Pain Clinical Trial
OBJECTIVES: I. Determine whether opioid (morphine) treatment results in better management of
pain than treatment with tricyclic antidepressant (nortriptyline).
II. Assess the effects the two treatments have on affective and cognitive functions.
III. Determine whether the presence of psychiatric comorbidity, particularly depression, can
predict the outcome of the two treatments.

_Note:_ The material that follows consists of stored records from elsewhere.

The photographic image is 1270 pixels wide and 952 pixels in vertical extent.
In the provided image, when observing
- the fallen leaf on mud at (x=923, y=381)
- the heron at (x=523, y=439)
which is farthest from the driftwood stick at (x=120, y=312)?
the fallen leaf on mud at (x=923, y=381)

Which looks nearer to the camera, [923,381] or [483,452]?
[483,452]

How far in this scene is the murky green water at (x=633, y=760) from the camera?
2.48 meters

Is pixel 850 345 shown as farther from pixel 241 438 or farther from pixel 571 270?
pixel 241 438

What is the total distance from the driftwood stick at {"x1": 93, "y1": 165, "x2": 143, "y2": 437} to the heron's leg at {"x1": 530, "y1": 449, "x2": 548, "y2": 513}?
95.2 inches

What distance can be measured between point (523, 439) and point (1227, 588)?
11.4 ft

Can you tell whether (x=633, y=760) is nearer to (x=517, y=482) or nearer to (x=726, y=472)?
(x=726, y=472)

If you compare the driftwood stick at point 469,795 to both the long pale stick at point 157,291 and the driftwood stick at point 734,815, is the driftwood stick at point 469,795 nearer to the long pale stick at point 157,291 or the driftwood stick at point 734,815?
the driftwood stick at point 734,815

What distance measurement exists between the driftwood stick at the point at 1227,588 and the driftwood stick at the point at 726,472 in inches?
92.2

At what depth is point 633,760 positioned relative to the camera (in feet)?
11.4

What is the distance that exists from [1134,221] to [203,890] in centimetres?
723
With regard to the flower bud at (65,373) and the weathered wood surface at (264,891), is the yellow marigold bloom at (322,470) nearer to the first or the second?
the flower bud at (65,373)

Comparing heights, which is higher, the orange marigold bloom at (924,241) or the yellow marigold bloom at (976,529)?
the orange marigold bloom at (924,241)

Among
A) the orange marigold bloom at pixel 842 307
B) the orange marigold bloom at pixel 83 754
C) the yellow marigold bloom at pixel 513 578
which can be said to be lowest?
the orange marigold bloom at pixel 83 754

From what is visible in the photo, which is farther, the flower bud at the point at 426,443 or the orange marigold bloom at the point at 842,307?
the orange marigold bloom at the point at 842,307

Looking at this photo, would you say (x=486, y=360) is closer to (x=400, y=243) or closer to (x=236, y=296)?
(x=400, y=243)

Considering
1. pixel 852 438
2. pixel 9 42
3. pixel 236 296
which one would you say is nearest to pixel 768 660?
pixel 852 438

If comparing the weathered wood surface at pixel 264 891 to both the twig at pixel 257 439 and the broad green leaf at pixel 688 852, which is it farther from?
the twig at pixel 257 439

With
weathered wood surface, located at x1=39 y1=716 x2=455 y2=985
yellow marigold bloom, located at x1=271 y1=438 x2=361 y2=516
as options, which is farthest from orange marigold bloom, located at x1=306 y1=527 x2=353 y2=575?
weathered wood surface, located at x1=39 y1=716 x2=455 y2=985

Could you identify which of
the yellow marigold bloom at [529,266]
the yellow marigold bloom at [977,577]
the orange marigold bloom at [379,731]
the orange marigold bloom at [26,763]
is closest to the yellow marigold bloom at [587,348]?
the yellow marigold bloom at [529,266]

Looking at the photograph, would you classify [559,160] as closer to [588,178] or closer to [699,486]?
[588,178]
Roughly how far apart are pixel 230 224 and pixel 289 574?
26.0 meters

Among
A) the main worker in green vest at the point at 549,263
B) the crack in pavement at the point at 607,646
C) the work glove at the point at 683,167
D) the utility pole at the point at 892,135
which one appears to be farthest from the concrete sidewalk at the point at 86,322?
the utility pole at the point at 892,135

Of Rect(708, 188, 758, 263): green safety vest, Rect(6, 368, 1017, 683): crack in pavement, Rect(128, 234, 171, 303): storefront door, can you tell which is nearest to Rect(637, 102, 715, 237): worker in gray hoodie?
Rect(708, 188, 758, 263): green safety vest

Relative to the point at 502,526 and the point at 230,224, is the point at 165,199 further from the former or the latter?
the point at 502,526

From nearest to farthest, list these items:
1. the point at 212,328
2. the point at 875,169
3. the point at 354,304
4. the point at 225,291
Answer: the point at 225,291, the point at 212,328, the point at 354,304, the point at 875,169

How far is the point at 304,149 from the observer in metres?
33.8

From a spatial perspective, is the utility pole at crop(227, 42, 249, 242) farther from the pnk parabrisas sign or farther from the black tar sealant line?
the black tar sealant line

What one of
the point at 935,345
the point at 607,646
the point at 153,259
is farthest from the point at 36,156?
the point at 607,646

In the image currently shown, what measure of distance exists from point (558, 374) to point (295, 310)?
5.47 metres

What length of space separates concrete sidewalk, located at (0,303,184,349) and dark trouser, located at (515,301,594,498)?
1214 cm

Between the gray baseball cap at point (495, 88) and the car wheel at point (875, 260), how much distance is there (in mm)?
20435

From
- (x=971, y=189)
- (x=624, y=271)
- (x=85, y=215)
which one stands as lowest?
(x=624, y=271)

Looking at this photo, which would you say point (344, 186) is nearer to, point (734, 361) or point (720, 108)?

PROTOCOL OUTLINE: This is a randomized, double blind, crossover study. Patients are
stratified by the duration of pain (greater than 1 year or no greater than 1 year) and the
presence or absence of major depression.
Patients are randomized into 6 treatment order groups. Patients start with nortriptyline,
morphine, or placebo, taken orally every day. If patients are unable to tolerate
nortriptyline or morphine, they will receive desipramine or methadone instead.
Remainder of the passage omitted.